● **Task instructions**:
1: In the rabbit nest box thread, at about what age of the kits does Jesusfreak101 take the nest box out completely?
2: From the rabbit nest box thread, copy the passage from "# I have a question" to "https://www.tractorsupply.com/tsc/search/rabbit nest box?".
3: Continue the forum thread about the rabbit nest box from the point where it stops.

● **Excerpt provided**:
════════

# I have a question about my nest box



## Tre3hugger (Apr 19, 2021)

So I am getting ready to give my doe a nest box tomorrow. I have a wooden one from tsc. Typical shape. It is solid backed and bottomed. My question is, should i drill holes in the bottom and/or back of the nest? Should I remove the bottom entirely and replace with wire? This is the box. https://www.tractorsupply.com/tsc/search/rabbit nest box?

Appreciate any input. Thanks!


----------



## Jesusfreak101 (Apr 19, 2021)

I have the same ones i havent had much of an issue leaving as is.


----------



## Tre3hugger (Apr 19, 2021)

Jesusfreak101 said:


> I have the same ones i havent had much of an issue leaving as is.


How often if at all do you change out the bedding if the waste cannot escape? No ventilation is needed? Thank you for your reply!


----------



## Jesusfreak101 (Apr 19, 2021)

bout the time the kits hit three weeks i completely remove the nest as i have learned even when i change the bedding because of our climate that i ll end up with kits with nesting box eye or other health issues and i dont tend to loose them when take it out. but we dont have normally cages we built ours more like hutches so there is a wind block and the roof extends for rain protection.


----------



## Niele da Kine (Apr 21, 2021)

When they're still really small, they don't leak much so the bedding doesn't get damp.  About three weeks old, the bedding can become damp, depending on litter size and the type and depth of the bedding.  If there's a problem with wet or damp bedding, more can be added or it can be changed out entirely.  

It's actually a good thing to mess about with the baby buns so they'll be used to humans as adults.  Usually, I'll put some fresh grass, ti leaf, mulberry leaves or some sort of tasty treat in the hutch so the mum bun is busy eating the treats, then mess about with the babies.  After several generations, the buns will be much more docile and friendly around people.


----------



## Tre3hugger (Apr 21, 2021)

Niele da Kine said:


> When they're still really small, they don't leak much so the bedding doesn't get damp.  About three weeks old, the bedding can become damp, depending on litter size and the type and depth of the bedding.  If there's a problem with wet or damp bedding, more can be added or it can be changed out entirely.
> 
> It's actually a good thing to mess about with the baby buns so they'll be used to humans as adults.  Usually, I'll put some fresh grass, ti leaf, mulberry leaves or some sort of tasty treat in the hutch so the mum bun is busy eating the treats, then mess about with the babies.  After several generations, the buns will be much more docile and friendly around people.


Thanks! Expecting babies tomorrow or the next day! My first litter.


----------



## Rabbitsbysara (Apr 21, 2021)

════════

● **Entries supplied**:
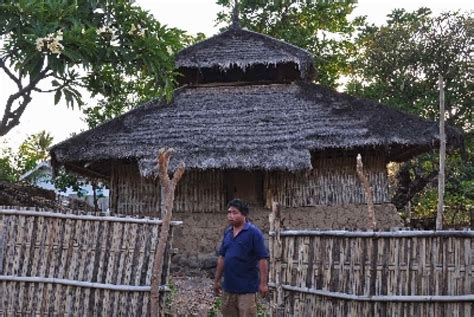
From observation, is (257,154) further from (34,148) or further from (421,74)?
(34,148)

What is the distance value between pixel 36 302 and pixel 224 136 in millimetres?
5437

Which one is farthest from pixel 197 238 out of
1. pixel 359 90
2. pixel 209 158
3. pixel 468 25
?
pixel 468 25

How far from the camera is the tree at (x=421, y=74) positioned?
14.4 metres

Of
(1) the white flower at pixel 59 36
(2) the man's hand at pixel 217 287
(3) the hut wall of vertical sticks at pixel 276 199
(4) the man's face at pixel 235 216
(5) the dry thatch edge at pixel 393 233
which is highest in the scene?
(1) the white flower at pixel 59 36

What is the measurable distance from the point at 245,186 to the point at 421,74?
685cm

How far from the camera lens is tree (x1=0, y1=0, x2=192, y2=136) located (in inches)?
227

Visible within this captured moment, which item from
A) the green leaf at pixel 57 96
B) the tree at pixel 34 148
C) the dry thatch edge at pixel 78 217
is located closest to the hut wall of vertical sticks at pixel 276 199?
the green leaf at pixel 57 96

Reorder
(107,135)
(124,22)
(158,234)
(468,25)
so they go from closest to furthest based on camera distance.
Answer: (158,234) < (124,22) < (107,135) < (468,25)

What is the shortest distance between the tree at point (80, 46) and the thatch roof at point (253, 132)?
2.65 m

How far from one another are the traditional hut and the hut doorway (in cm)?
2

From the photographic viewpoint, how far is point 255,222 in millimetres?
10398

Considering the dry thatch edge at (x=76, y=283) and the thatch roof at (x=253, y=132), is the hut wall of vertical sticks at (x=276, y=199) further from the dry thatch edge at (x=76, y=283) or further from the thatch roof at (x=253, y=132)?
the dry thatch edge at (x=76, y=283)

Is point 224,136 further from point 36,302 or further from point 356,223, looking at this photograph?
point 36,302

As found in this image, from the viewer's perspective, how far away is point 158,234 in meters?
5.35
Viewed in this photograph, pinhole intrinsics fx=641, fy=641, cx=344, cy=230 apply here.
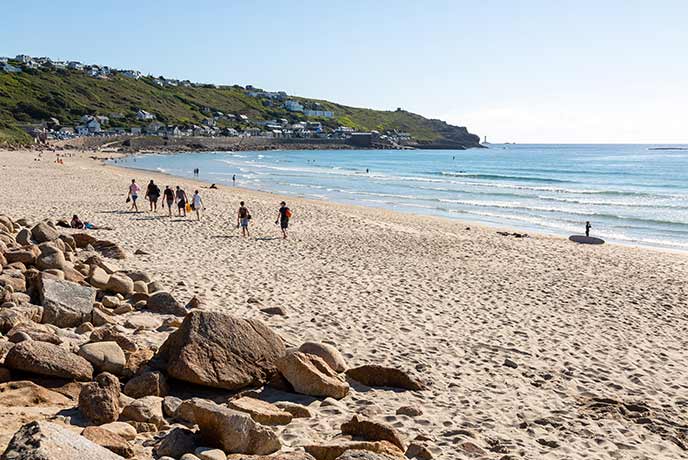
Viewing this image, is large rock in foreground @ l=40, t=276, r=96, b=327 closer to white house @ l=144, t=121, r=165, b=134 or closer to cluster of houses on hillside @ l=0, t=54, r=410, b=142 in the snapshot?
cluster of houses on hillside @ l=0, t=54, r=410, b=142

════════

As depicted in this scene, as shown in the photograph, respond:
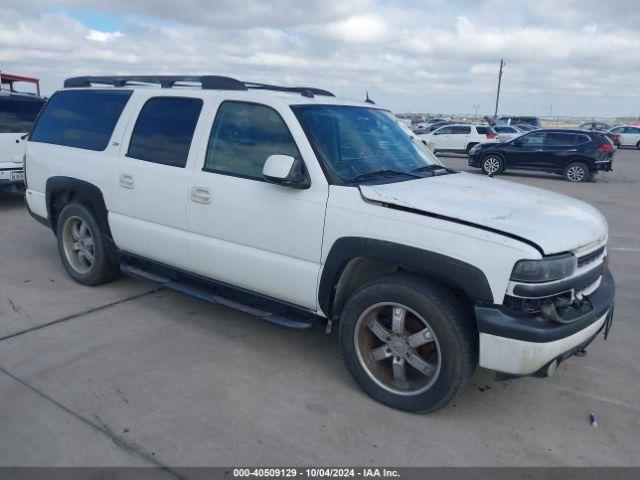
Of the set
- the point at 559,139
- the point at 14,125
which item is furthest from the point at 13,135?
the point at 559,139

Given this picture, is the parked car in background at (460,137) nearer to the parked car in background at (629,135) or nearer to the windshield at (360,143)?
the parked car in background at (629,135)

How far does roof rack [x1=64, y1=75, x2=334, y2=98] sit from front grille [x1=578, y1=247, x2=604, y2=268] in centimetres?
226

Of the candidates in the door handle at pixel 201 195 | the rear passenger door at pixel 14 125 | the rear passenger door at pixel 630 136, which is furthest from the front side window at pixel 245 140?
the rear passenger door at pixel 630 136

════════

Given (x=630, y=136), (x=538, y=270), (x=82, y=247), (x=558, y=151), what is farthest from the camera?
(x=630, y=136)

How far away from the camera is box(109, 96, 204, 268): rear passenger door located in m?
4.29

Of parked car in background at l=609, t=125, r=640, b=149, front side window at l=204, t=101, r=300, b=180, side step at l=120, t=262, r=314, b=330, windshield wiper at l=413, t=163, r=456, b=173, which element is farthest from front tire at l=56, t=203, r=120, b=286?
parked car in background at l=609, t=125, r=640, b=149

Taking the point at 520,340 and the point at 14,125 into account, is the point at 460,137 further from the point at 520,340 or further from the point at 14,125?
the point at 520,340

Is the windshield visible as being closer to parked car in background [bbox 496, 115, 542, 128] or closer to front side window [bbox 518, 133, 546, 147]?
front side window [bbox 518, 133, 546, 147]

════════

● **Answers given**:
1: About three weeks old.

2:
# I have a question about my nest box



## Tre3hugger (Apr 19, 2021)

So I am getting ready to give my doe a nest box tomorrow. I have a wooden one from tsc. Typical shape. It is solid backed and bottomed. My question is, should i drill holes in the bottom and/or back of the nest? Should I remove the bottom entirely and replace with wire? This is the box. https://www.tractorsupply.com/tsc/search/rabbit nest box?

3:
I have those boxes too, and after loosing several kits to getting dragged out of the nest or jumping out, I put a small piece of wood across the top. The doe has no issue with it and I haven't lost any kits since. I tried angling the boxes but it didn't make any difference. If you use wood shavings under the straw the nest shouldn't get too nasty. I think the kits pee alot in the first week. So I always change out the nest the first week and probably again in the second. Depending on the kits and what cage I am using I may or not take out the nest. These are the boxes.


----------



## Rabbitsbysara (Apr 21, 2021)

I haven't used any other nest boxes and these are the ware boxes from tractor supply. 
I think they are too big, but I know they say size has something to do the health of the litter. I check mine several times a day, besides the kits outside of the nest the other way they die is to get separated in the nest front the rest of the litter. Then they go cold.


----------



## B&B Happy goats (Apr 21, 2021)

Tre3hugger said:


> Thanks! Expecting babies tomorrow or the next day! My first litter.


That's  awesome, they are so much fun and totally  adorable


----------



## Rabbitsbysara (Apr 21, 2021)

I'm not sure if anyone else has this problem, but I've had the same issue with different does. Just that small piece of wood, sanded so its smooth of course has been a life saver for me. And just make sure you check them several times a day to be sure none are separated from the litter. The doe will do everything else. Give her extra greens and black oil sun flower seeds.


----------



## Tre3hugger (Apr 22, 2021)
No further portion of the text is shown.